:: Extrait choisi ::

Les Américaines se préparent à une «apocalypse reproductive». Les mots sont d’Elisa Wells, cofondatrice de l’organisation Plan C, qui œuvre pour déjouer les difficultés grandissantes dans l’accès à l’avortement aux Etats-Unis. Auprès du Guardian, celle-ci a expliqué que la réélection de Donald Trump avait entraîné une augmentation de 625 % du trafic du site de Plan C. En cause, l’angoisse de voir ce droit encore plus profondément remis en cause par le Président responsable du renversement de la jurisprudence fédérale Roe v. Wade.
«Le site a crashé, il ne pouvait plus suivre»
Aid Access, l’un des plus importants fournisseurs de pilule abortive par correspondance et qui permet notamment de faire du stock «pour un usage futur», a affirmé avoir reçu 10 000 demandes dans les vingt-quatre heures qui ont suivi l’élection du républicain, près de 17 fois plus que les 600 demandes quotidiennes habituelles. Au point que «le site a crashé, il ne pouvait plus suivre», a raconté sa fondatrice, le Dr Rebecca Gomperts, au quotidien britannique The Independant. Les militants derrière ce service, via lequel des professionnels de santé exerçant dans les Etats où l’IVG est légal prescrivent la pilule pour des femmes qui vivent dans ceux où il ne l’est pas, avaient beau avoir anticipé la fébrilité, ils n’en avaient pas imaginé l’ampleur.
Et de fait, ces comprimés comme les services qui les fournissent sont dans le viseur du «Project 2025», feuille de route établie par les ultraconservateurs du pays en vue de leur retour à la présidence. Qui sait donc si dans quelques mois, les Américaines pourront toujours se procurer de quoi réaliser des IVG médicamenteuses ? Comme l’a relevé le magazine Women’s Health, dans un article rédigé sur le mode «faut-il faire du stock ou non ?», le mifépristone (ou RU-486) reste utilisable pendant au moins cinq ans. La publication met toutefois en garde contre le fait de fournir des pilules à son entourage, «zone grise légale» qui pourrait être passible de prison dans certains Etats.

:: Données extraites ::

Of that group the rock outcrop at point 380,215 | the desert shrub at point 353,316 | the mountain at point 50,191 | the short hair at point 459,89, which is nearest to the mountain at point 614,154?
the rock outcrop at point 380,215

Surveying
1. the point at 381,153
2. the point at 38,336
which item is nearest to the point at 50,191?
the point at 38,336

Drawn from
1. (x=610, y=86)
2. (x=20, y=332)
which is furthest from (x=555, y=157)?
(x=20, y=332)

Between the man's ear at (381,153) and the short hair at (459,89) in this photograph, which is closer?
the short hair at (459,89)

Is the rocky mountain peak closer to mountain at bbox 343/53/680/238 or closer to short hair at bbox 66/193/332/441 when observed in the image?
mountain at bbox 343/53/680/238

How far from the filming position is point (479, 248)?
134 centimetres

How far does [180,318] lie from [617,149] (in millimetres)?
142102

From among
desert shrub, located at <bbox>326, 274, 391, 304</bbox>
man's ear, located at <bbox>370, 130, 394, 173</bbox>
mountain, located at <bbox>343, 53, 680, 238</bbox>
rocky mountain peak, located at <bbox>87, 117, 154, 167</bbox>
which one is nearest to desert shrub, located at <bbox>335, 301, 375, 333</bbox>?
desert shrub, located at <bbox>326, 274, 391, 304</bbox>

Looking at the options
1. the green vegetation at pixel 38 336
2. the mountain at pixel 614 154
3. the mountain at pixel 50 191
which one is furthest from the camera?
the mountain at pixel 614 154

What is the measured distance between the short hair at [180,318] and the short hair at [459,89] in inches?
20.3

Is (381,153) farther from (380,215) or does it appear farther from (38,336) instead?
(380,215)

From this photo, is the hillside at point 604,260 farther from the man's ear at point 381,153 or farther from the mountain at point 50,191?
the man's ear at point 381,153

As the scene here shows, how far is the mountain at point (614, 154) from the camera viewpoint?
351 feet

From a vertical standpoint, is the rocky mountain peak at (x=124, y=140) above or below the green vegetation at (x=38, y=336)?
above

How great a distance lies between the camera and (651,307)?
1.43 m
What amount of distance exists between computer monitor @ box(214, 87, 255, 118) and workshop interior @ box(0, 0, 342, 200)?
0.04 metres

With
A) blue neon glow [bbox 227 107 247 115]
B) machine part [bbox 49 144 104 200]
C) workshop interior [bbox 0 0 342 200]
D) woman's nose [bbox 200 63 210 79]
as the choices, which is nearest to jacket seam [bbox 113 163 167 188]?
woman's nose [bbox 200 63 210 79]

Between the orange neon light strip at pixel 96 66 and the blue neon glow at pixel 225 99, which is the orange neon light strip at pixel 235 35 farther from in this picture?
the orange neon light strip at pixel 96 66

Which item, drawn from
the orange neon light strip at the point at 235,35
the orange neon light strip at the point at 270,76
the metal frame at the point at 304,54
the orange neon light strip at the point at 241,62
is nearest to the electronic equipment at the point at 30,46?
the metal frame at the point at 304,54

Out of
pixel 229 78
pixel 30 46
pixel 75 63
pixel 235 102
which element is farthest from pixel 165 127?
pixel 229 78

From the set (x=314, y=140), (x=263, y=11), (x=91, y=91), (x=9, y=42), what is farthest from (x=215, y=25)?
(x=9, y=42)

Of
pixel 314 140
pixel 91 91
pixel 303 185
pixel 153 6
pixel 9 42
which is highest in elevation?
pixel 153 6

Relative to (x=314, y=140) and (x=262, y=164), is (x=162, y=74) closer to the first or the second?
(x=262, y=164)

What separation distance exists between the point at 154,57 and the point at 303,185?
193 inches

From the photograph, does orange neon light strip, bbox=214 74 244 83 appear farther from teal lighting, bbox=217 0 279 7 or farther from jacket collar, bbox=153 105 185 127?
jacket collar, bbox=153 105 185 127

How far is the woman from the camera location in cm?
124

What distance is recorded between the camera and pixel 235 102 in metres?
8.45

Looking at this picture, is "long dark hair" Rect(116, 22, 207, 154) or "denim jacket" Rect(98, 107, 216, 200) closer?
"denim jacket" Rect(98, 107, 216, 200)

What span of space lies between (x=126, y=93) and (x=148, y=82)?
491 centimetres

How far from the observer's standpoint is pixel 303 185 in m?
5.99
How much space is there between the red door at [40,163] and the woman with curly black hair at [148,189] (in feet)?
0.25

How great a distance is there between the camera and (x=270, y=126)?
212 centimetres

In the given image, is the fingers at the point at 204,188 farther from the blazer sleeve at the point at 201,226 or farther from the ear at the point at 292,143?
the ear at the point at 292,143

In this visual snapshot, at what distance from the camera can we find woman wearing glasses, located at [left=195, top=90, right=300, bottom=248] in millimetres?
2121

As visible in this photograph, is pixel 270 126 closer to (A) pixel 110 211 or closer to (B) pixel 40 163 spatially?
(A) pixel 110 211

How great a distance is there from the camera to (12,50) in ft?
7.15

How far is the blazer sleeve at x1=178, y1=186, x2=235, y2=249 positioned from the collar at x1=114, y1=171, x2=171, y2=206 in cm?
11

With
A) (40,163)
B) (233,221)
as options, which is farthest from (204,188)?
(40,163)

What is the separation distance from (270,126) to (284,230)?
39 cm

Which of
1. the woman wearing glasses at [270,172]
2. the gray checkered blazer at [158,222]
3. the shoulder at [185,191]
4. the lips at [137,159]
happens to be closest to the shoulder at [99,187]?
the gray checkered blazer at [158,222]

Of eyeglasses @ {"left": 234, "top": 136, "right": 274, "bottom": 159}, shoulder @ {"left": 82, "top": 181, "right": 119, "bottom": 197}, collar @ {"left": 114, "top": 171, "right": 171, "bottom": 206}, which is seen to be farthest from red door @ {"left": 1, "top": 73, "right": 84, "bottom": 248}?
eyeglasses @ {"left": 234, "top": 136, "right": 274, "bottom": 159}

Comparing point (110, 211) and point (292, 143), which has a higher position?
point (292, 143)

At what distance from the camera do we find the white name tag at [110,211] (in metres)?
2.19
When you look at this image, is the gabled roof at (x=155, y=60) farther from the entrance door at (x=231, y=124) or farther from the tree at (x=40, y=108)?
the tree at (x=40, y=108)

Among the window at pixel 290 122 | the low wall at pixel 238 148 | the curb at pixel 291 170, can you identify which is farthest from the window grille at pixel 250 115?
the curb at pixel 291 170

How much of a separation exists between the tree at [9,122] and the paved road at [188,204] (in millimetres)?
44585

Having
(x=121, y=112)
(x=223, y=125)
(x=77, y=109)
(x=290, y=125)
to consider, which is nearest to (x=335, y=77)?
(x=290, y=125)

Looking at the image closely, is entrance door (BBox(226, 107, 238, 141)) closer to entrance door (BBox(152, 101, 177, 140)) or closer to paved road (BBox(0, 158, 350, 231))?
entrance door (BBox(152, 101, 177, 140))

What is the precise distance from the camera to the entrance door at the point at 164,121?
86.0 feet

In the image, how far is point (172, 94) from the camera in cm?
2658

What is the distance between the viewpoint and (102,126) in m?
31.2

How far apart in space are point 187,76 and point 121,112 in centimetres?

:: Consignes ::
A – Recopiez mot pour mot le passage de l'article sur l'accès à l'avortement, en commençant à "Aid Access, l’un" et en terminant à "pas imaginé l’ampleur.".
B – Rédigez la suite de l'article sur l'accès à l'avortement, s'il vous plaît, en reprenant après sa dernière phrase.

:: Résultats ::
A –
Aid Access, l’un des plus importants fournisseurs de pilule abortive par correspondance et qui permet notamment de faire du stock «pour un usage futur», a affirmé avoir reçu 10 000 demandes dans les vingt-quatre heures qui ont suivi l’élection du républicain, près de 17 fois plus que les 600 demandes quotidiennes habituelles. Au point que «le site a crashé, il ne pouvait plus suivre», a raconté sa fondatrice, le Dr Rebecca Gomperts, au quotidien britannique The Independant. Les militants derrière ce service, via lequel des professionnels de santé exerçant dans les Etats où l’IVG est légal prescrivent la pilule pour des femmes qui vivent dans ceux où il ne l’est pas, avaient beau avoir anticipé la fébrilité, ils n’en avaient pas imaginé l’ampleur.

B –
«Nous devons prévoir le pire»
Le cachet abortif n’est pas le seul sujet d’inquiétude. Les professionnels de santé ont aussi remarqué une ruée vers la pilule du lendemain. «Les femmes sont intelligentes, a dit au Guardian Cynthia Plotch, cofondatrice de la marque de santé sexuelle Winx. Nous voyons ce qui arrive, et nous nous protégeons.» Le Planning familial américain a aussi déclaré au Washington Post que mercredi dernier, les rendez-vous en vue d’une vasectomie – méthode de stérilisation masculine – avaient augmenté de 1 200 % et ceux pour une pose de stérilet de 760 %. Par ailleurs, les personnes trans, visées tout au long de la campagne par des attaques trumpistes, craignent aussi une restriction de l’accès aux hormones et aux bloqueurs d’hormones, et ont commencé à faire des provisions.
«Nous ne savons pas à quoi nous attendre, s’est désolée Elisa Wells dans le Washington Post. Mais je pense que nous devons prévoir le pire.» Si elle comprend l’anxiété qui s’empare des Américaines, Rebecca Gomperts promet que Aid Access, basé en Europe, «continuera de travailler malgré tout», même dans l’illégalité : «Rien ne nous arrêtera. L’avortement est la forme de soin la plus importante pour les femmes.»